Par un dimanche matin de septembre entre nuages et éclaircies, il dessine des arabesques avec sa planche au milieu des rouleaux grondants de l'océan près de Saint-Jean-de-Luz (Pyrénées-Atlantiques), sous l'oeil attentif et complice de son entraîneur, le surfeur basque Manu Portet.
"Dans l'eau j'oublie mon handicap", confie Eric Dargent, qui une fois revenu sur la plage suscite l'étonnement mêlé d'admiration d'autres surfeurs quand ils aperçoivent sa prothèse d'amputé fémoral, au-delà du genou gauche.
Ses sensations ne sont "pas comme avant", mais le plaisir de la glisse est toujours là. "Parfois il est même plus important, parce qu'il y a une espèce de revanche", estime ce surfeur de 39 ans, barbe de trois jours et air décontracté.
En février 2011, lors d'un séjour à La Réunion où il envisageait de s'installer avec sa femme et ses enfants, il se fait attaquer par un requin alors qu'il surfait sur la côte Ouest de l'île, une zone jusqu'alors considérée comme sûre.
"En quelques secondes ma jambe a été arrachée. Je ne m'en suis pas rendu compte tout de suite. Je suis reparti comme un dingue en hurlant, heureusement je n'étais pas loin du bord", raconte-t-il presque mécaniquement.
Le traumatisme est terrible pour le jeune homme, qui pour résister psychologiquement s'accroche à sa passion: "Quelques jours à peine après l'accident, j'avais déjà envie de remonter sur une planche de surf".
- "Volonté de fer" -
Mais les spécialistes lui conseillent de se tourner vers d'autres sports, jugeant son amputation trop haute.
L'un d'eux, Bertrand Tourret-Couderc, décide toutefois de soutenir son projet, "touché" par sa "volonté de fer": "Pour Eric, remonter sur une planche de surf c'était aussi important que de pouvoir remarcher", raconte cet orthoprothésiste de Marseille à l'AFP.
Avec son aide, celle du snowboardeur amputé Patrice Barattero et d'un lycée technologique provençal, Eric Dargent se met à concevoir, tester et affiner le prototype d'une prothèse adaptée aux sports de glisse, à partir d'une solution basée sur un amortisseur hydraulique utilisé en VTT.

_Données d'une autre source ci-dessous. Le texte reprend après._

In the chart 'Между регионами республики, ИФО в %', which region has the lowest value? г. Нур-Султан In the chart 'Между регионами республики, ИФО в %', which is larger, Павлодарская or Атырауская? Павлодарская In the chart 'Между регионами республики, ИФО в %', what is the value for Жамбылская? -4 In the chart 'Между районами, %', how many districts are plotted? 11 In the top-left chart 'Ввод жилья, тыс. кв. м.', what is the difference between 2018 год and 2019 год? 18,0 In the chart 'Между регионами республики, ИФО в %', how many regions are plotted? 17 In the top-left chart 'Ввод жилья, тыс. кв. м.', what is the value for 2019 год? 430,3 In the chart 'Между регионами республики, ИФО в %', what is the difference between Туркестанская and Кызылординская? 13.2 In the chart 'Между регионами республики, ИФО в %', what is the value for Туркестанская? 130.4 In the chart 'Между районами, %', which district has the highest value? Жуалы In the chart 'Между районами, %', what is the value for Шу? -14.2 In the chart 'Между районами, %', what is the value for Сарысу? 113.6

Cette prothèse mécanique, résistante à l'eau de mer et au gel, a été par la suite perfectionnée par l'entreprise française Proteor, qui l'a notamment aussi adaptée à la pratique du VTT et qui la commercialise depuis quelques mois.
"Comme les prothèses de sport coûtent très chers, c'est aussi un effort qu'on a essayé de mettre en place avec Proteor, qui distribue ce genou aux alentours de 3.000 euros, alors qu'avant on avait des prothèses à 6.000-8.000 euros", souligne M. Dargent.

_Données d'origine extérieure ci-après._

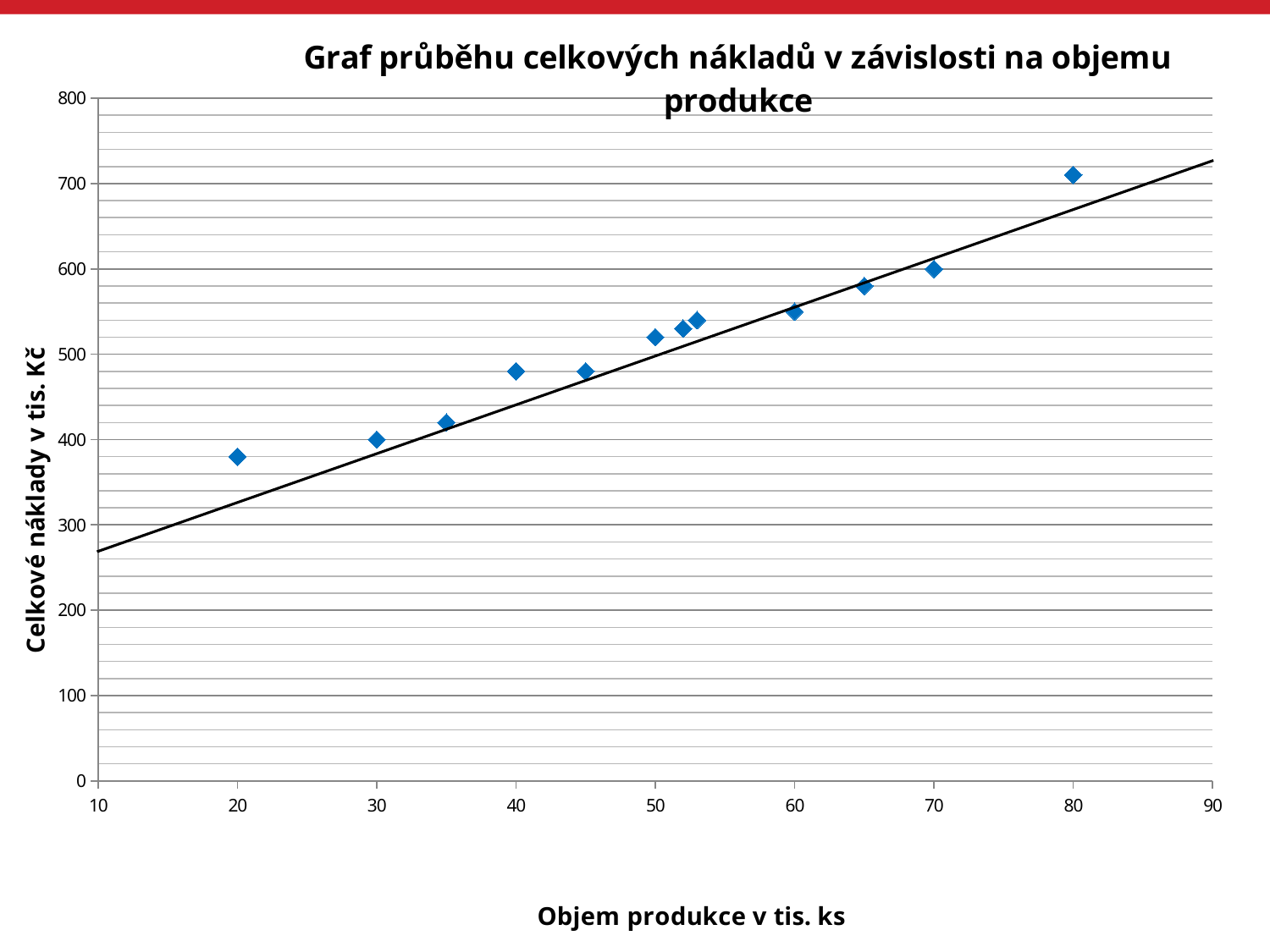
What is the title of the chart? Graf průběhu celkových nákladů v závislosti na objemu produkce At which production volume (x value) is the plotted total cost lowest? 20 Is the total cost at a production volume of 30 greater or less than 500? less Do the total costs rise or fall as production volume increases along the x axis? rise Which has the higher total cost: the point at production volume 70 or the point at production volume 40? 70 What kind of chart is shown on the slide? scatter chart Is the total cost at a production volume of 60 greater or less than 500? greater What is the label of the vertical axis? Celkové náklady v tis. Kč At which production volume (x value) is the plotted total cost highest? 80 How many data points are plotted on the chart? 12 Is the total cost at a production volume of 20 greater or less than 400? less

Les prothèses sportives ne sont pas remboursées en France, "alors que le sport est un vecteur de bien-être, de santé: c'est parfois plus efficace qu'un anti-dépresseur", insiste-t-il.
N'ayant pas repris son travail d'infirmier libéral après son accident, le natif de Martigues (Bouches-du-Rhône) veut continuer à promouvoir le handisport avec son association "Surfeurs Dargent", et continuer de "relever des défis" sportifs pour "casser des barrières".
Champion de France handisurf avec sa prothèse pour la première édition de cette compétition l'an dernier, il s'apprête à défendre son titre en octobre à Biarritz, avant de s'envoler pour la Californie en décembre pour les championnats du monde de la discipline, où il espère faire mieux que sa 5e place de l'an dernier.
Il prévoit aussi de réaliser un film de handisurf en Indonésie en janvier prochain, en espérant d'ici là décrocher des sponsors, qui se font encore rares dans le domaine.
A son grand regret, le handisurf n'est pas encore inscrit aux Jeux paralympiques. Alors que le surf, lui, fera son entrée parmi les sports olympiques aux Jeux de Tokyo en 2020. "Au moins on aura peut-être ouvert la voie", sourit-il.